After World War II, Mikels studied with and worked for Unitarian minister and social worker Conard Rheiner. She did relief work with the American Friends Service Committee in Germany and Finland,[4] but was sent back to the United States because she had a record of hospitalizations for depression and homosexuality.[5] In 1956, she was program director at a California camp for blind adults.[6] Mikels opened Conard House in San Francisco in 1960, the city's first psychiatric halfway house,[7] primarily serving young former patients of Napa State Hospital.[2] She organized a gathering of halfway house professionals,[8] and gave interviews on her work: "No one at Conard House is treated as a patient," she told The San Francisco Examiner in 1964, noting that the residents kept pets, prepared their own meals, gardened, drank alcohol if they pleased, and had other ordinary freedoms and responsibilities of young adults.[9] In 1966, she left her administrative duties at Conard House for full-time activism.[3] Mikels was an activist against the Vietnam War and nuclear armament, and for women's health and for gay rights. She opened Oquitadas Feminist Farm[10] in New Mexico in 1972, as a lesbian retreat.[2][11] She lived in a feminist community in Wolf Creek, Oregon, and co-founded the Older Women's Network there.[3] She represented Oregon as a delegate to the Rural American Women conference in Washington, D.C. In the 1980s, she lived in Durham, North Carolina, and in Santa Fe in her later years.[3] Mikels wrote and spoke about lesbian communities and intergenerational differences,[12] as well as the needs of older women without traditional family supports.[13][14] She wrote an autobiography, Just Lucky I Guess: From Closet Lesbian to Radical Dyke (1993).[15] "This book—and its author—simply refuse to be put down," said the book's reviewer in Off our backs, adding "It breathes life and accessibility into periods of lesbian herstory that most younger lesbians have only vague, watered-down ideas of."[3]

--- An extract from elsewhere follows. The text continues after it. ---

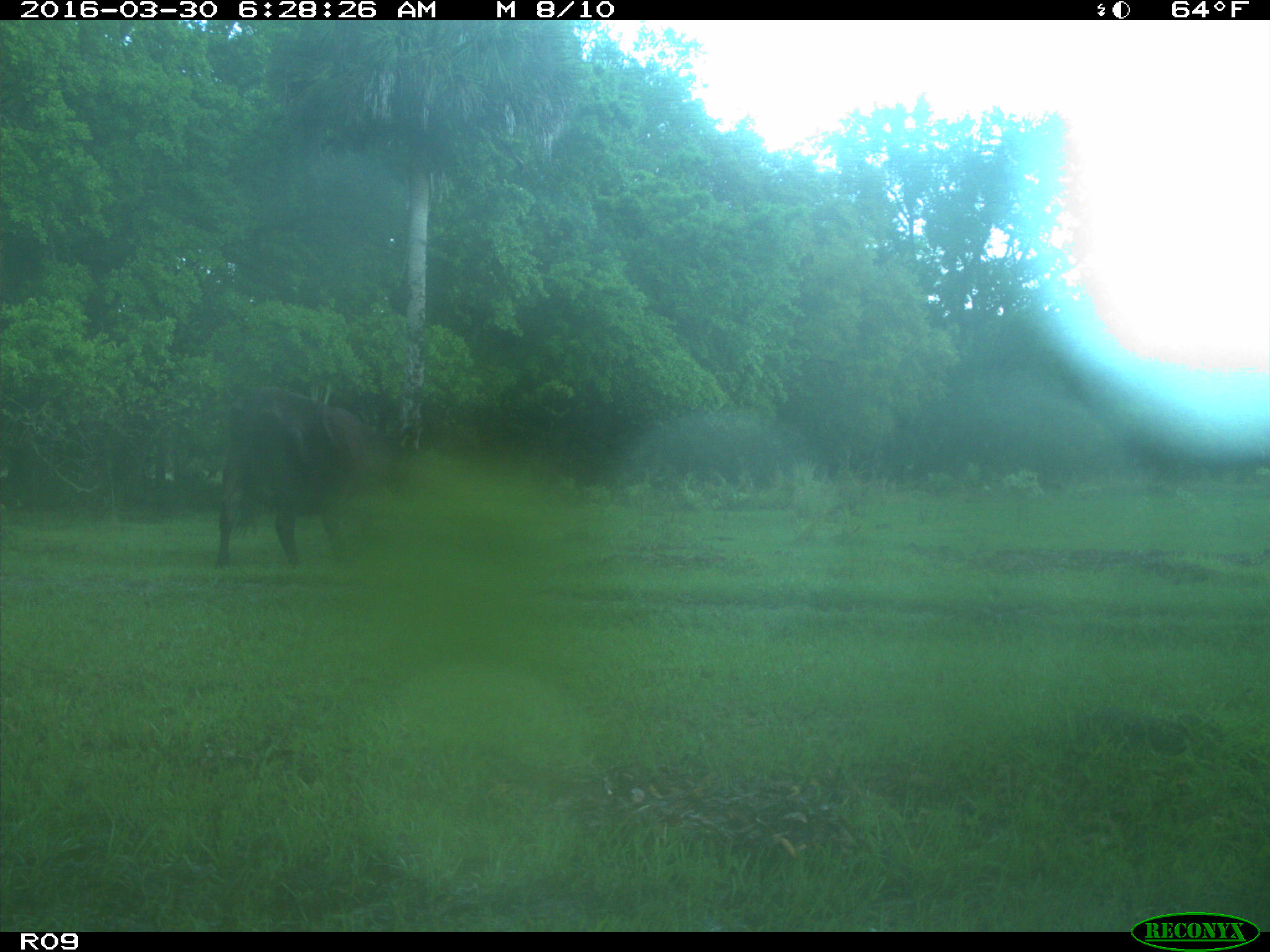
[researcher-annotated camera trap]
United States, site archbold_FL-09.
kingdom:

Mikels had a heart attack and heart surgery in the 1990s.[16] She died in 2004, aged 82 years, in Santa Fe.[17] Her papers, including many photographs documenting American lesbian communities in the 1970s and 1980s, are part of the June L. Mazer Lesbian Archives in Los Angeles.[13] The San Francisco Board of Supervisors declared November 5, 2009 as "Elaine Mikels Day", marking the 50th anniversary of the founding of Conard House.[18]